Neste 29 de junho, a Conferência Eclesial da Amazônia (CEAMA) celebra seis anos de vida, consolidando-se como um espaço de comunhão, discernimento e ação pastoral a serviço dos povos amazônicos. Neste aniversário, também se destaca o estreito vínculo com a Rede de Educação Intercultural Bilíngue Amazônica (REIBA), cuja missão educativa fortalece o horizonte pan-amazônico impulsionado pela CEAMA.
A relação entre a CEAMA e a REIBA representa um compromisso em unir esforços em torno de um mesmo propósito: continuar construindo uma Igreja com rosto amazônico, próxima aos povos, comprometida com a defesa da vida, do território e das culturas que dão identidade à Amazônia. Essa articulação impulsiona a construção de estratégias conjuntas que integram a ação pastoral, a educação intercultural e o cuidado da casa comum como expressões de uma mesma missão evangelizadora.
A CEAMA reúne uma ampla diversidade de atores eclesiais e sociais: povos originários, vicariatos apostólicos, comunidades religiosas, missionários, voluntários, educadores, leigos e bispos, que participam ativamente na construção de uma Igreja mais sinodal e intercultural. Essa riqueza de vozes e experiências constitui uma das características distintivas de um organismo que nasceu para responder aos desafios propostos pelo Sínodo para a Amazônia.
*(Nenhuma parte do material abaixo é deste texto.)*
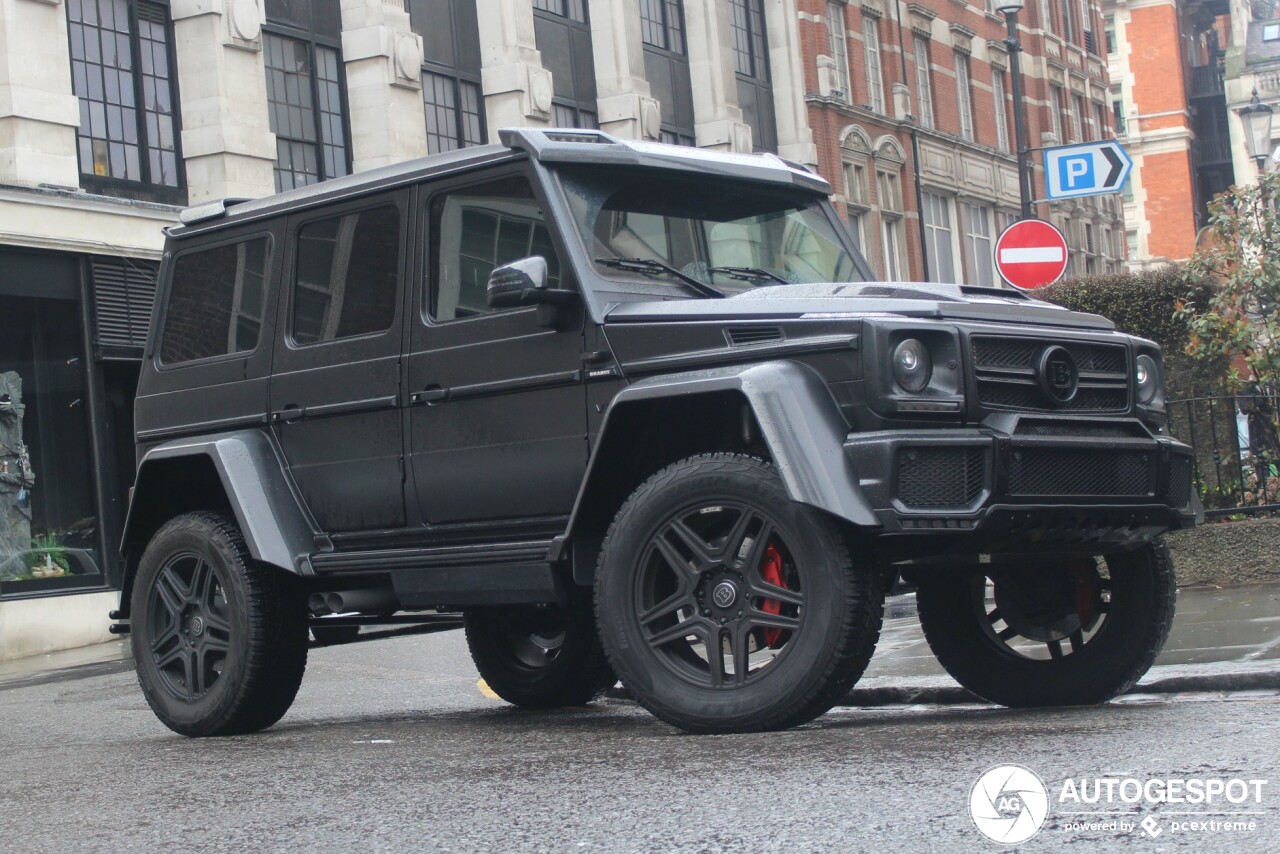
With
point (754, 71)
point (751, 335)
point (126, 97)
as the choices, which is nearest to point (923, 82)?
point (754, 71)

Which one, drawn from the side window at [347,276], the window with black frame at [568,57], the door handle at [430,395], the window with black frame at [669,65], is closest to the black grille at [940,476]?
the door handle at [430,395]

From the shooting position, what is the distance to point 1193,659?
337 inches

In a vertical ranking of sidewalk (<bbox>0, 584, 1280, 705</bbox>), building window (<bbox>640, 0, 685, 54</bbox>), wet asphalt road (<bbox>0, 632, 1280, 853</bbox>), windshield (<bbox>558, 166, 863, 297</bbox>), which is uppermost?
building window (<bbox>640, 0, 685, 54</bbox>)

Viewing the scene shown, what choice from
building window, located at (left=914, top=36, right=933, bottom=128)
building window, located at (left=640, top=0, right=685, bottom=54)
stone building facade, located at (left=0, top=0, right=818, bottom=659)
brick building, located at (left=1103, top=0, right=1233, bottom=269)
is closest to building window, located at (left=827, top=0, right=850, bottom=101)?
building window, located at (left=914, top=36, right=933, bottom=128)

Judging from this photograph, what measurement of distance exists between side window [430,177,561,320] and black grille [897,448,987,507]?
5.79 ft

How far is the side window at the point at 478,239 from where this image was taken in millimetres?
7109

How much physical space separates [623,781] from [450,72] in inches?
848

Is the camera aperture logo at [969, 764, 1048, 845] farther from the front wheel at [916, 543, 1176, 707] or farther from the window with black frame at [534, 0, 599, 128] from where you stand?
the window with black frame at [534, 0, 599, 128]

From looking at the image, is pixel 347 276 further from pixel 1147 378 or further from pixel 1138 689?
pixel 1138 689

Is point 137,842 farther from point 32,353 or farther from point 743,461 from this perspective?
point 32,353

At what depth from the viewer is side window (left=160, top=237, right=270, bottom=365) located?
8258 mm

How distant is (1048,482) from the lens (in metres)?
6.13

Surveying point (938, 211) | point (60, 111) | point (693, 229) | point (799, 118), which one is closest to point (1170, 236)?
point (938, 211)

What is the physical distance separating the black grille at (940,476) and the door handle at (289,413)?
3.04 meters
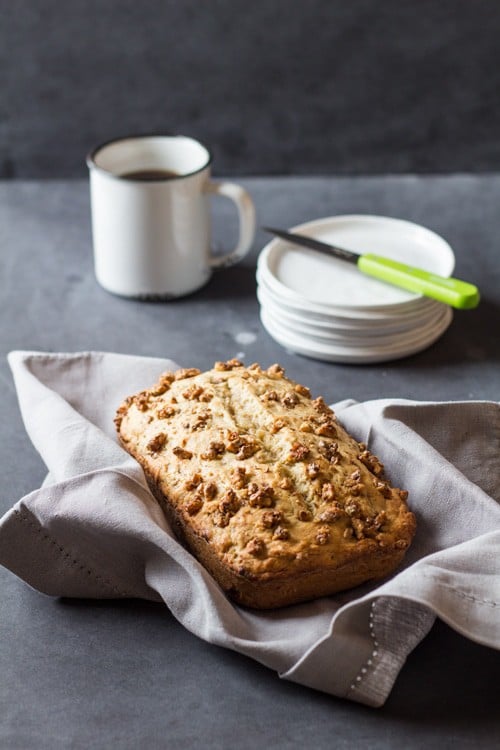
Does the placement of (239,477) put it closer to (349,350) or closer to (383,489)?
(383,489)

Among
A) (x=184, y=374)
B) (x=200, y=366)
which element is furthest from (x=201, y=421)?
(x=200, y=366)

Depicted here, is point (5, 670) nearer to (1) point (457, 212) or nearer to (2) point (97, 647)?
(2) point (97, 647)

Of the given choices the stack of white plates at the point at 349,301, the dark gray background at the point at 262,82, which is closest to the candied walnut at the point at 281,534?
the stack of white plates at the point at 349,301

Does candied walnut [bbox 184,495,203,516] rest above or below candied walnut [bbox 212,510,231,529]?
below

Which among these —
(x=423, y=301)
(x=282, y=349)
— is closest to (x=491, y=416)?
(x=423, y=301)

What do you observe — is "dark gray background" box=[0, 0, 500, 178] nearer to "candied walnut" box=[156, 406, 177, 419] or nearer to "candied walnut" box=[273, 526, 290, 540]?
"candied walnut" box=[156, 406, 177, 419]

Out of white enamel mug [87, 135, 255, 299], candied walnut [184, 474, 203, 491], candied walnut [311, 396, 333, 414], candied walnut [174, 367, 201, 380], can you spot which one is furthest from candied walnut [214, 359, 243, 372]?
white enamel mug [87, 135, 255, 299]
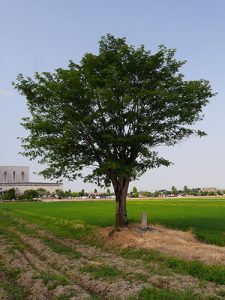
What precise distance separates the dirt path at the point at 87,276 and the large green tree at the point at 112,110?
789cm

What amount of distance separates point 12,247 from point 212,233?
45.9 feet

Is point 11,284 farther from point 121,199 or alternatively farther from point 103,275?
point 121,199

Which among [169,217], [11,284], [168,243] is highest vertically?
[169,217]

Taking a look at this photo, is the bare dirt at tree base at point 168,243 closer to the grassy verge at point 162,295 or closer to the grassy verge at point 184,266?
the grassy verge at point 184,266

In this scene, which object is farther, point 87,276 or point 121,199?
point 121,199

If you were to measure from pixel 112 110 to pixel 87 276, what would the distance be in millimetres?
14494

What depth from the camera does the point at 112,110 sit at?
1079 inches

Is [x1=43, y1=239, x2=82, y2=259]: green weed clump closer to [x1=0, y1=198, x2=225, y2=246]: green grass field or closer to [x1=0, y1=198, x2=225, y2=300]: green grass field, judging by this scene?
[x1=0, y1=198, x2=225, y2=300]: green grass field

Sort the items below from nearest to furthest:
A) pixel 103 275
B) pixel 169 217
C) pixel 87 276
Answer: pixel 103 275 < pixel 87 276 < pixel 169 217

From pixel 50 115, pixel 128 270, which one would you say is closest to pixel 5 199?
pixel 50 115

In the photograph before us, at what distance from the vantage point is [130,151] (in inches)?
1159

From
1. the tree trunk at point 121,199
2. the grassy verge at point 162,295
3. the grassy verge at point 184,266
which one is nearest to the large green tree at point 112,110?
the tree trunk at point 121,199

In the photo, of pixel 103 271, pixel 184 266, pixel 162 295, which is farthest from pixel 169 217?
pixel 162 295

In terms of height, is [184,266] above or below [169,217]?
below
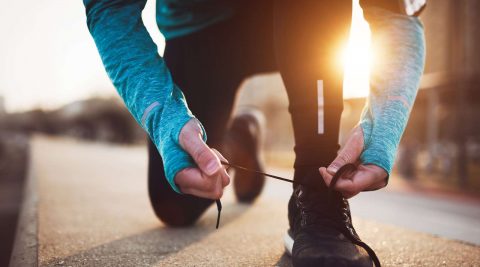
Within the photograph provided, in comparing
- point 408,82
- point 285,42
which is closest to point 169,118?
point 285,42

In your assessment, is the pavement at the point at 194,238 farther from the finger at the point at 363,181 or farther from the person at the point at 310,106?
the finger at the point at 363,181

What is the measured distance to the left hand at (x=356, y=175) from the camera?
643 millimetres

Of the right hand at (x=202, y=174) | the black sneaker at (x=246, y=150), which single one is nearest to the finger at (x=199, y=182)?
the right hand at (x=202, y=174)

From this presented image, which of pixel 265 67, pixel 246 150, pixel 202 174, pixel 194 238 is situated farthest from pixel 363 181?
pixel 246 150

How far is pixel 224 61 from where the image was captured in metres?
1.45

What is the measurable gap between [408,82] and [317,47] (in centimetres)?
22

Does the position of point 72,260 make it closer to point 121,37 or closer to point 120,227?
point 120,227

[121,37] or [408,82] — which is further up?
[121,37]

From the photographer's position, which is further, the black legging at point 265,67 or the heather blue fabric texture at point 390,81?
the black legging at point 265,67

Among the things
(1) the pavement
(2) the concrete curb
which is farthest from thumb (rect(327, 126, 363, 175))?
(2) the concrete curb

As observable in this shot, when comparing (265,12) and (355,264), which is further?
(265,12)

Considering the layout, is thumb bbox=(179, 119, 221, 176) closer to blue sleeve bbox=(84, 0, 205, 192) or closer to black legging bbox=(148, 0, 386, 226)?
blue sleeve bbox=(84, 0, 205, 192)

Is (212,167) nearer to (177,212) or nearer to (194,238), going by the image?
(194,238)

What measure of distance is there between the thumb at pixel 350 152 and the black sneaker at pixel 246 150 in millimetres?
1012
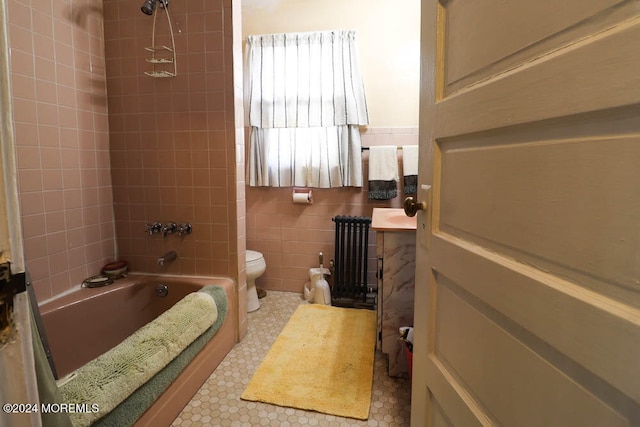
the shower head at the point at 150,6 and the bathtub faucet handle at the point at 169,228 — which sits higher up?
the shower head at the point at 150,6

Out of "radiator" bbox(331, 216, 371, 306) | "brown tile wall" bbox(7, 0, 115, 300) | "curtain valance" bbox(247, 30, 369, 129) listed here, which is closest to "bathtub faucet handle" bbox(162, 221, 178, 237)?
"brown tile wall" bbox(7, 0, 115, 300)

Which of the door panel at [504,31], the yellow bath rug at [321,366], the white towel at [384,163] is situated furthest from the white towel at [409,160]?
the door panel at [504,31]

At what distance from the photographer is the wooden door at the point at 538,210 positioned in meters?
0.38

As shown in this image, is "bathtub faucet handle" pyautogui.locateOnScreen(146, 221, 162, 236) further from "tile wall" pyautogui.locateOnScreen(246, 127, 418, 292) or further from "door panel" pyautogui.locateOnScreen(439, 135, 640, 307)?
"door panel" pyautogui.locateOnScreen(439, 135, 640, 307)

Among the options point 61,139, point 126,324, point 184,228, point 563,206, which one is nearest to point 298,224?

Tanto a CEAMA quanto a REIBA encontram sua inspiração e roteiro na exortação apostólica Querida Amazônia, do Papa Francisco. Seus quatro grandes sonhos — social, cultural, ecológico e eclesial — orientam o trabalho de ambas as instâncias e encontram expressão concreta no trabalho educativo da REIBA, que promove comunidades capazes de preservar seu patrimônio cultural, proteger a biodiversidade e fortalecer uma espiritualidade profundamente ligada ao território e à vida.
Um ano depois, em 9 de outubro de 2021, o Papa Francisco concedeu o reconhecimento canônico à CEAMA como pessoa jurídica eclesiástica pública. Este fato marcou um marco na história da Igreja ao consolidar uma estrutura inédita de caráter eclesial, da qual participam não apenas bispos, mas também religiosos, religiosas, leigos e representantes dos povos indígenas com voz e voto nos processos de discernimento e tomada de decisões.